Schreiben Sie aus dem Artikel über die Club-WM den Abschnitt wortgetreu ab, beginnend bei „Zwei sehr prominente“ und endend bei „die Fronten manövriert.“.

- **Ausgangstext**
<<<<
Zwischen die Fronten manövriert
Wie die FIFA die plötzliche Sympathie der Bayern für die Club-WM für sich nutzt – Topclubs bleiben beim Nein
AMSTERDAM (dpa/SID/fil) - Europas Spitzenteams stellen sich weiter gegen die vom FIFA-Council beschlossene neue Club-WM ab Sommer 2021. „Wir tragen das nicht mit, wir wollen derzeit nicht daran teilnehmen!“, sagte Andrea Agnelli, der Vorsitzende des italienischen Rekordmeisters Juventus und gleichzeitig Präsident der Europäischen Clubvereinigung ECA, zu der sich 232 europäische Spitzenvereine zusammengeschlossen haben, nach der ECA-Vollversammlung in Amsterdam. Der Italiener forderte vor einer möglichen Kehrtwende mehr Informationen und vor allem Zugeständnisse vom Weltverband, der noch immer nicht kommuniziert hat, wer die Geldgeber hinter den neuen Wettbewerben sind und welche Rechte diese im Tausch für ihre Investitionen haben wollen.„Die Art, wie das geregelt wurde, ähnelt dem, wie man sonst eine Weihnachtslotterie organisiert“, sagte Agnelli, „man braucht mehr Details, bevor man einem solchen Projekt zustimmt.“
Agnelli sprach am Dienstag zwar im Namen der ECA, aber wohl nicht im Sinne aller 232 Clubs in seiner Organisation. Zvonimir Boban, der stellvertretende Generalsekretär der FIFA, sprach nur kurz nach Agnelli im Namen der FIFA und zumindest im Sinne einiger Abweichler: „Wir führen sehr gute Gespräche. Ich bin sicher, alle wollen dabei sein, alle werden dabei sein. Es ist ein guter Wettbewerb für die Mannschaften“.
Zwei sehr prominente Mitglieder waren schließlich schon vor der Sitzung ausgeschert – Real Madrid und Bayern München. Am Tag nach dem FIFA-Council, in dem die UEFA die Pläne für die Club-WM auch im Namen und nach Boykottandrohung der ECA abgelehnt hatte, hatten sich Bayerns Vorstandschef Karl-Heinz Rummenigge und Präsident Uli Hoeneß überraschend als Befürworter der Club-WM – bei der die FIFA angeblich 100 Millionen Euro Preisgelder ausschütten möchte – geoutet. Die Münchner haben sich damit zwischen die Fronten manövriert.
>>>>
- **Bereitgestellte Daten**
<<<<
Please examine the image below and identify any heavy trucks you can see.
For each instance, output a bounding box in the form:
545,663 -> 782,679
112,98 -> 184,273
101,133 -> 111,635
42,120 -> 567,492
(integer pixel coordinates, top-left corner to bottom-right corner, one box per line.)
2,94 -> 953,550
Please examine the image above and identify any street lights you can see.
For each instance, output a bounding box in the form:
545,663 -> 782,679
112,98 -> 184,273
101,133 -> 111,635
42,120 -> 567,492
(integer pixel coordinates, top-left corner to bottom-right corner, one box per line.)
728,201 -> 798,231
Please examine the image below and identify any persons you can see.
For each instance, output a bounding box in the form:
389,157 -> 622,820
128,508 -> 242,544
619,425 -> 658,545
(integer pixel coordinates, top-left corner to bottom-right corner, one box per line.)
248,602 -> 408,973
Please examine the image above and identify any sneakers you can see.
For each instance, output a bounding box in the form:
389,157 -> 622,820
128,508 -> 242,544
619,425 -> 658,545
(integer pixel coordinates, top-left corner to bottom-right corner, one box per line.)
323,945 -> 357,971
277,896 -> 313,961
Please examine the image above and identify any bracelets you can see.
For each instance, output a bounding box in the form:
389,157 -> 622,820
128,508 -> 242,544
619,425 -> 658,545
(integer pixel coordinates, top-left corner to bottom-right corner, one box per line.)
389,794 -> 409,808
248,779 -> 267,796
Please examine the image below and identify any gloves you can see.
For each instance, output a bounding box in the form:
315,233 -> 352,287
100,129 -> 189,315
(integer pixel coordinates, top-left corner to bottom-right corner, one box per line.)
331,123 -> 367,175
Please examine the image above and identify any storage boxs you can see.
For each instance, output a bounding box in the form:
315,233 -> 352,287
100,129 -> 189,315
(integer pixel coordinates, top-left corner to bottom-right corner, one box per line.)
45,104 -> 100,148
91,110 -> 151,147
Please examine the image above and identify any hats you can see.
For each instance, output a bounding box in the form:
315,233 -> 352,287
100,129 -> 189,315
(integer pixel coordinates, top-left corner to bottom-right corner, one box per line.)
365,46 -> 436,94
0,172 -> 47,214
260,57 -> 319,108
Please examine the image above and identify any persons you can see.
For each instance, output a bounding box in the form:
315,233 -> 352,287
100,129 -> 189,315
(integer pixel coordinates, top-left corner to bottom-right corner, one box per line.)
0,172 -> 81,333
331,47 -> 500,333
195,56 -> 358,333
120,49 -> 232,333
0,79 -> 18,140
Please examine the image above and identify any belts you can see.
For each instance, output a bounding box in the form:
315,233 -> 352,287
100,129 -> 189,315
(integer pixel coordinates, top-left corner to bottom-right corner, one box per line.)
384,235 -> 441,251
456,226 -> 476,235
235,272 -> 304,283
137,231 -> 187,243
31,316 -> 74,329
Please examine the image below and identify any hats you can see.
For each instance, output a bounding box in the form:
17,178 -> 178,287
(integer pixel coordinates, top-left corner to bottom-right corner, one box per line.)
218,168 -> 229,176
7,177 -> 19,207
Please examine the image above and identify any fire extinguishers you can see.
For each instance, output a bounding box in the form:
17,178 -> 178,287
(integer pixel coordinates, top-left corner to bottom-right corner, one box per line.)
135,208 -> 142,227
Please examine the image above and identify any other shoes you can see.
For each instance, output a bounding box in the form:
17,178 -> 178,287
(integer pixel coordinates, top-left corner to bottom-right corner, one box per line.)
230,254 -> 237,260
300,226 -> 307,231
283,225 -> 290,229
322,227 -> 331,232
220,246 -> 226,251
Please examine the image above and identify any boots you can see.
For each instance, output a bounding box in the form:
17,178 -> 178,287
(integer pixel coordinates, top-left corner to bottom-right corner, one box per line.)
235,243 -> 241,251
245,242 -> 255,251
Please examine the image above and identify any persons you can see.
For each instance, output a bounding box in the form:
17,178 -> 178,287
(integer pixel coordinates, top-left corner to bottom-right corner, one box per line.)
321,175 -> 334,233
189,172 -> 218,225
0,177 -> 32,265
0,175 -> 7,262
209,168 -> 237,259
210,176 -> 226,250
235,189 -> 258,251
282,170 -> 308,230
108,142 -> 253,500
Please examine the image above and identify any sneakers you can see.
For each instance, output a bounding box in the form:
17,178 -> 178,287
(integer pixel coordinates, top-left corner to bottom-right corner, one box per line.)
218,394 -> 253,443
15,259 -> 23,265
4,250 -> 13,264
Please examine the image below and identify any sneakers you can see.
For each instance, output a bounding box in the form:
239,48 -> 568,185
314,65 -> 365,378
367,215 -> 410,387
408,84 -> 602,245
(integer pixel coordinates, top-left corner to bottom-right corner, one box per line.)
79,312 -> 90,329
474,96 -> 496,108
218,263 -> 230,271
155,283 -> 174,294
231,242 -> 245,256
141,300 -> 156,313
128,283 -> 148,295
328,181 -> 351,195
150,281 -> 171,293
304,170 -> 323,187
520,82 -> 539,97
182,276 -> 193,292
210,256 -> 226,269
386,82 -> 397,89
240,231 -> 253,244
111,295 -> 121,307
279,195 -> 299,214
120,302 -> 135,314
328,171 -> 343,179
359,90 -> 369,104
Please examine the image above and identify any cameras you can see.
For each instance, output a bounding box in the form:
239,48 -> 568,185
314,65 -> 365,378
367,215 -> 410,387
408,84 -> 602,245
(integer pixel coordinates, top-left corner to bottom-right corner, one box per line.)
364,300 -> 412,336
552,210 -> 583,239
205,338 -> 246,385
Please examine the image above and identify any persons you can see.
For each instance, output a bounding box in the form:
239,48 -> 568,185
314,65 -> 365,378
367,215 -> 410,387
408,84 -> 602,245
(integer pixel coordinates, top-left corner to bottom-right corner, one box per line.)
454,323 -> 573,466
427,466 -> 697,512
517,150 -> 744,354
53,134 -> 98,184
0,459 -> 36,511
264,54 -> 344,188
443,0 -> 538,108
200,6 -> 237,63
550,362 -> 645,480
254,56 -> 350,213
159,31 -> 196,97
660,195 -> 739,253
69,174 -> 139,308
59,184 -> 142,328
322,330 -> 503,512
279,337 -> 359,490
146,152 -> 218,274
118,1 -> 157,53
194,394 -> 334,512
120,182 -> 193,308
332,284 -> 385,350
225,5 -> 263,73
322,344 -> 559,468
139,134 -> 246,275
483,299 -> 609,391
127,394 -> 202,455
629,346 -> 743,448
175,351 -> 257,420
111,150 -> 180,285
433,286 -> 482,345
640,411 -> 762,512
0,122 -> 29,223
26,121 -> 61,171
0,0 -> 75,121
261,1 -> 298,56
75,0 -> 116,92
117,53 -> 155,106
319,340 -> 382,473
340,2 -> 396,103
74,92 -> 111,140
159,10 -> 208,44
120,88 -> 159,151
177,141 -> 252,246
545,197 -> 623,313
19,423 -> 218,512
>>>>
- **Übungsergebnis**
Zwei sehr prominente Mitglieder waren schließlich schon vor der Sitzung ausgeschert – Real Madrid und Bayern München. Am Tag nach dem FIFA-Council, in dem die UEFA die Pläne für die Club-WM auch im Namen und nach Boykottandrohung der ECA abgelehnt hatte, hatten sich Bayerns Vorstandschef Karl-Heinz Rummenigge und Präsident Uli Hoeneß überraschend als Befürworter der Club-WM – bei der die FIFA angeblich 100 Millionen Euro Preisgelder ausschütten möchte – geoutet. Die Münchner haben sich damit zwischen die Fronten manövriert.